Selected extract.
-- -- --
Unfreedom Day Land Occupation: Police assault activists

http://www.amandla.org.za/home-page/1735-camilla-rose-coutts

Unfreedom Day Land Occupation: Police assault activists

by Camilla Rose Coutts

On 27 April 2013 Abahlali baseMjondolo (AbM), the largest organisation of the militant poor in post-apartheid South Africa, established in Durban in 2005. Released a press statement entitled “Marikana: A New Land Occupation Founded on UnFreedom Day 2013.”

The statement says: “Members of Abahlali baseMjondolo of the Western Cape have occupied a piece of vacant land in Philippi, Cape Town. Shacks have been built and families have moved in to their new homes. The new land occupation has been called ‘Marikana’. We call it Marikana because our sisters and brothers organised themselves there and some of our brothers died there and we too are organising ourselves peacefully and are willing to die for our struggle.

We are the community of Philippi East. Most of us are unemployed and don’t have a place to stay. That is why we decided to reclaim this vacant and unused land and to make it a place for people to stay.
-- -- --
[Collected data]
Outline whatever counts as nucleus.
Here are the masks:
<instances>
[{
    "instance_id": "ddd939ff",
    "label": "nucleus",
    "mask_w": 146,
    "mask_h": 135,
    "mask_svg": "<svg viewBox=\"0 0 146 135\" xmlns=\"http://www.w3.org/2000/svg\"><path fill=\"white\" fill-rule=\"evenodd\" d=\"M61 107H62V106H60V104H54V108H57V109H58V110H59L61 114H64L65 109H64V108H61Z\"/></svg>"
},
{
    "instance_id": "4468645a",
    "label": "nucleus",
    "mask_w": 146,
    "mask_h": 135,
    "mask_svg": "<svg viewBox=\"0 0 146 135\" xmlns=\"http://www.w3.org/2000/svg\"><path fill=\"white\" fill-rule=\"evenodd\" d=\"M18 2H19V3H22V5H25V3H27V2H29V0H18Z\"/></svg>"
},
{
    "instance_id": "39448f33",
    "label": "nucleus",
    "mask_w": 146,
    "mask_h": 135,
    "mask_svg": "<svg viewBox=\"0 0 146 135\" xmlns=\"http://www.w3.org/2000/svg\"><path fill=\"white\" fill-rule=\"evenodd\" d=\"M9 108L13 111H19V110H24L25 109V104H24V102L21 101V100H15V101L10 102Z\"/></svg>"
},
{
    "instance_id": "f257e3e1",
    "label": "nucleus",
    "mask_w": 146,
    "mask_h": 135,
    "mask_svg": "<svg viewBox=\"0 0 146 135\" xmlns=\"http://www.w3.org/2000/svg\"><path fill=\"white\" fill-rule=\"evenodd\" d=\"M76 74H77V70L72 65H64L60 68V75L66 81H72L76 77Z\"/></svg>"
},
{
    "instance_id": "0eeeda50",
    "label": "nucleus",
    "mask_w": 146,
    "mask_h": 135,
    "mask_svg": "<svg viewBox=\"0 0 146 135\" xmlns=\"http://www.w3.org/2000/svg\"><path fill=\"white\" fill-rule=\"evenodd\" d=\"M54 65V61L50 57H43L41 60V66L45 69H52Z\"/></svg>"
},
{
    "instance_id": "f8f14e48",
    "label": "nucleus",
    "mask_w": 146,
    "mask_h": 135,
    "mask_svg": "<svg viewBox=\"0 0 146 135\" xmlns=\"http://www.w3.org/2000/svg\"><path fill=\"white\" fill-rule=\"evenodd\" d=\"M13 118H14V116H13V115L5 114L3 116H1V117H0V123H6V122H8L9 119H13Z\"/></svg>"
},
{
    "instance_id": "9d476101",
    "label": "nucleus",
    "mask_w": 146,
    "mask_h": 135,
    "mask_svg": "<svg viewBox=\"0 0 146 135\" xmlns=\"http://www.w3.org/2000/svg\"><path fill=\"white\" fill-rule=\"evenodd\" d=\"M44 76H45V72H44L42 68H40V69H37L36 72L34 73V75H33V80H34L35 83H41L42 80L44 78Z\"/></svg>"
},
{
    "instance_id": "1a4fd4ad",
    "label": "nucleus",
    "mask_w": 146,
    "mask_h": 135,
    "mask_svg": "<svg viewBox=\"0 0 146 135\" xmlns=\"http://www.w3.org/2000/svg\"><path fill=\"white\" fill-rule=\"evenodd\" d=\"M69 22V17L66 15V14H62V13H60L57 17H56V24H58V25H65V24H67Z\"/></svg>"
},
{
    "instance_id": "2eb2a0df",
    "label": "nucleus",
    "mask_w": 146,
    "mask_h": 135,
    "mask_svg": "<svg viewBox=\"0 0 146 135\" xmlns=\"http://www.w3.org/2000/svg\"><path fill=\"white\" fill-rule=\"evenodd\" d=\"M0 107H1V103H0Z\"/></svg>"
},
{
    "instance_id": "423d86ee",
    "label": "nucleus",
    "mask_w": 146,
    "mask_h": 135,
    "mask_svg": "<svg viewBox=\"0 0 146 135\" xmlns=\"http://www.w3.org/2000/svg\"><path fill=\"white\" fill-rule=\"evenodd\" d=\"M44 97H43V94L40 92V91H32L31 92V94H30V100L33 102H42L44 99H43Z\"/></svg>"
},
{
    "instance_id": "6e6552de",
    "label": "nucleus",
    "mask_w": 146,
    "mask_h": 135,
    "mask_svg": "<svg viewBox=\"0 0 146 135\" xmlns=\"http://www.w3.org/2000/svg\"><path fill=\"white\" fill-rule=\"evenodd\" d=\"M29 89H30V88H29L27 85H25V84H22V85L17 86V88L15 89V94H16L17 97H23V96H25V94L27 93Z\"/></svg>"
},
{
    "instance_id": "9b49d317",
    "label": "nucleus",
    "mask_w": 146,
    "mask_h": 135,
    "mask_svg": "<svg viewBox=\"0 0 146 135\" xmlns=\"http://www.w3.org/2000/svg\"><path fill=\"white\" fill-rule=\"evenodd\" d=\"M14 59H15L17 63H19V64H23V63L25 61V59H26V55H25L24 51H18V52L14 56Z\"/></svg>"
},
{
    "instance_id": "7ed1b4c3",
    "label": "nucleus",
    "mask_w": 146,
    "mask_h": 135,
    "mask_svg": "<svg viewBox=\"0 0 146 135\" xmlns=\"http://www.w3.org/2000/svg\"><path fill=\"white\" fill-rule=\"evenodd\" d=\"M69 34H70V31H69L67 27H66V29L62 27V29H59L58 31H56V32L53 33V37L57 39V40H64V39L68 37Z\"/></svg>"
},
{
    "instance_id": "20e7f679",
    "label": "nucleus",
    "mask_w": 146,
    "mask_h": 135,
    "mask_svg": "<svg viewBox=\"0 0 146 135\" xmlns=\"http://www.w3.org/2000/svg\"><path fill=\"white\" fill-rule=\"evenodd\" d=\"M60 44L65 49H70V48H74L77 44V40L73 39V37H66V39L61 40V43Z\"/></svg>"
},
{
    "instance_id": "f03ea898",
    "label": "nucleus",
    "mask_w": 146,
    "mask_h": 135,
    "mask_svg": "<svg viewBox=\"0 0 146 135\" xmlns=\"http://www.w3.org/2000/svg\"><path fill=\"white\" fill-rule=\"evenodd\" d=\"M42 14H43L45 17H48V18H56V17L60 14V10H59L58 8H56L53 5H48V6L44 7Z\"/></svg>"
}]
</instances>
-- -- --
Extend the article about the Marikana land occupation in Philippi, starting right after its last sentence.

Exercise output.
The DA has a record of violently imposing unlawful and unconstitutional evictions on the poor in Cape Town. The law of the land states clearly that no one can be evicted from their home without an order of the court. Sheldon Magardie, the Director of the Legal Resources Centre in Cape Town, has explained this clearly: http://westcapenews.com/?p=2960

If the DA tries to evict these families without a court order their action will be unconstitutional and criminal. We will use legal procedures and collective action to protect ourselves against any unlawful eviction.

The state is failing to resolve the housing crisis. Therefore it is necessary for the poor to take matters into our own hands. It is up to us to win our own freedom.”

I arrived at Marikana, Philippi close to 11am this morning. There was a heavy police presence, some 500metres up the road from the newly built area, Marikana. Six police vehicles, bakkies and riot vans, and a Casper. Police are dressed with protected padding and riot helmets.

I ask an officer “What is going on?”

“Nothing,” he says, “Why would you ask?”

“Because there are an awful lot of police vans.” I say.

Another officer walks up to me. He asks if I am media. I tell him I am not. He points at my camera.

“Is that a camera?”

“Yes, it is a camera.”

“Then you are media.”

“I do not work for any publication. I am on not media.”

“What are you?”

“I am a student.”

“You shouldn’t be here. It is dangerous.” He says.

“Why would it be dangerous, if nothing is happening?”

“You don’t want people to start throwing stones.”

At Marikana the residents stand huddled in a group. Cindy, Abahlali baseMjondolo’s Cape Town representative explains that the residents had put the shacks up the previous week. And they had been demolished.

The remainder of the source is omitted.